What is required ::
From the line containing "kingdom: Animalia" down to the last line of the records below, restate each line word for word and leave out the rest.

Provided data ::
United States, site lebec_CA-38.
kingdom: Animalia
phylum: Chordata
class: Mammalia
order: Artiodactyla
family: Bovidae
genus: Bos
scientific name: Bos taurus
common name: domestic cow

Expected answer ::
kingdom: Animalia
phylum: Chordata
class: Mammalia
order: Artiodactyla
family: Bovidae
genus: Bos
scientific name: Bos taurus
common name: domestic cow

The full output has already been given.